I’m trying to read a large csv file, one row at a time.
I want to do something like:
using CSV
csvFile = CSV.File(infile)
for row in csvFile
# do stuff with row
end
However, on Windows 10, Julia v1.1.1, I’m getting this error during CSV.File
:
ERROR: could not create file mapping: The operation completed successfully.
Stacktrace:
[1] error(::String) at .\error.jl:33
[2] #mmap#1(::Bool, ::Bool, ::Function, ::Mmap.Anonymous, ::Type{Array{UInt64,1}}, ::Tuple{Int64}, ::Int64) at C:\cygwin\home\Administrator\buildbot\worker\package_win64\build\usr\share\julia\stdlib\v1.1\Mmap\src\Mmap.jl:218
[3] #mmap at .\none:0 [inlined]
[4] #mmap#14 at C:\cygwin\home\Administrator\buildbot\worker\package_win64\build\usr\share\julia\stdlib\v1.1\Mmap\src\Mmap.jl:251 [inlined]
[5] mmap at C:\cygwin\home\Administrator\buildbot\worker\package_win64\build\usr\share\julia\stdlib\v1.1\Mmap\src\Mmap.jl:251 [inlined]
[6] file(::String, ::Int64, ::Bool, ::Int64, ::Nothing, ::Int64, ::Int64, ::Bool, ::Nothing, ::Bool, ::Array{String,1}, ::String, ::Nothing, ::Bool, ::Char, ::Nothing, ::Nothing, ::Char, ::Nothing, ::UInt8, ::Nothing, ::Nothing, ::Nothing, ::Nothing, ::Dict{Int8,Int8}, ::Bool, ::Float64, ::Bool, ::Bool, ::Bool, ::Bool, ::Nothing) at \\W43237\C$\Users\plowman\.julia\packages\CSV\IwqOm\src\CSV.jl:278
[7] #File#20 at \\W43237\C$\Users\plowman\.julia\packages\CSV\IwqOm\src\CSV.jl:158 [inlined]
[8] Type at \\W43237\C$\Users\plowman\.julia\packages\CSV\IwqOm\src\CSV.jl:158 [inlined]
[9] top-level scope at .\REPL[5]:6 [inlined]
[10] top-level scope at .\none:0
This is interesting because:
- The error message says the operation completed successfully.
- On Windows, the CSV default is to not use mmap.
A little further investigation shows that the error occurs for large files only.

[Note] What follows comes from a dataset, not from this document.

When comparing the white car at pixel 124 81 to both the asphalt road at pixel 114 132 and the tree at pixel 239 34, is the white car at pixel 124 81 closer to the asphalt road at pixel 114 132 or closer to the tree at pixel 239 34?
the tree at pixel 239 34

The code below is successful for rows = 10^6, 10^7, 10^8, but fails for rows = 10^9.
cols = 3
for rows in (10^6, 10^7, 10^8, 10^9)
filename = string("test_", rows, "x", cols, ".csv")
df = DataFrame(rand(rows, cols))
println("Writing ", filename)
CSV.write(filename, df)
CSV.File(filename)
end